Project-OSRM / osrm-backend

Open Source Routing Machine - C++ backend
http://map.project-osrm.org
BSD 2-Clause "Simplified" License
6.19k stars 3.29k forks source link

Deduplicate data for every InternalExtractorEdge #3767

Open TheMarex opened 7 years ago

TheMarex commented 7 years ago

Currently split up each way in ExtractorCallbacks::ProcessWay into edges and duplicate all the data that we previously per-way on an per-edge basis. This was fine two years ago when that basically only included three or four values, but this has grown significantly.
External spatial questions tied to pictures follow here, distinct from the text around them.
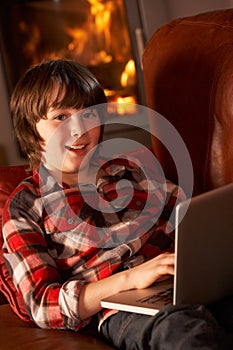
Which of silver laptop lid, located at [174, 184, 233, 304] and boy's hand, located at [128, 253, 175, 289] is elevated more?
silver laptop lid, located at [174, 184, 233, 304]

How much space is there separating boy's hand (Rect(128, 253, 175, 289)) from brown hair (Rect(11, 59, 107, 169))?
1.50ft

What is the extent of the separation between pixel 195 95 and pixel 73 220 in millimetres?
444

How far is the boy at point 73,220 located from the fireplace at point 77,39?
2432 millimetres

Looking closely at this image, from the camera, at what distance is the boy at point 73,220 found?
1.47 m

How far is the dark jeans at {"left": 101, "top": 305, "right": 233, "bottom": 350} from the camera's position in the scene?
116 centimetres

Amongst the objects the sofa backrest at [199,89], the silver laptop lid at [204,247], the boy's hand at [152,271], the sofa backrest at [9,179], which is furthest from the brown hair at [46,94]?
the silver laptop lid at [204,247]

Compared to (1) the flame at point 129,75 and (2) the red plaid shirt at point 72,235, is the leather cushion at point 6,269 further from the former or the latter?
(1) the flame at point 129,75

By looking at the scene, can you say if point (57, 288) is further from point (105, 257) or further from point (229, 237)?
point (229, 237)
There is really no reason why we carry this data round with every edge. It make more sense to split InternalExtractorEdge into two parts:

  1. DirectionalWayData which includes all data we don't need to touch again until the EdgeBasedFactory:
    • is_roundabout
    • is_circular
    • is_startpoint
    • is_restricted
    • travel_mode
    • turn_lane_id
    • road_classification
    • name_id
      • Duplicate if we need a forward/backward version
  2. InternalExtractorEdge:
    • OSM start id
    • OSM target id
      • weight_data,
      • duration_data
      • foward / backward flag

Since we can de-duplicate DirectionalWayData we can significantly cut down the memory usage and disk usage during running osrm-extract. This would reduce major pain points we currently have in our infrastructure around excessive disk usage.

/cc @danpat

TheMarex commented 7 years ago

Removing milestone here. This is a bigger list and would best be addressed in context of a osrm-extract refactor.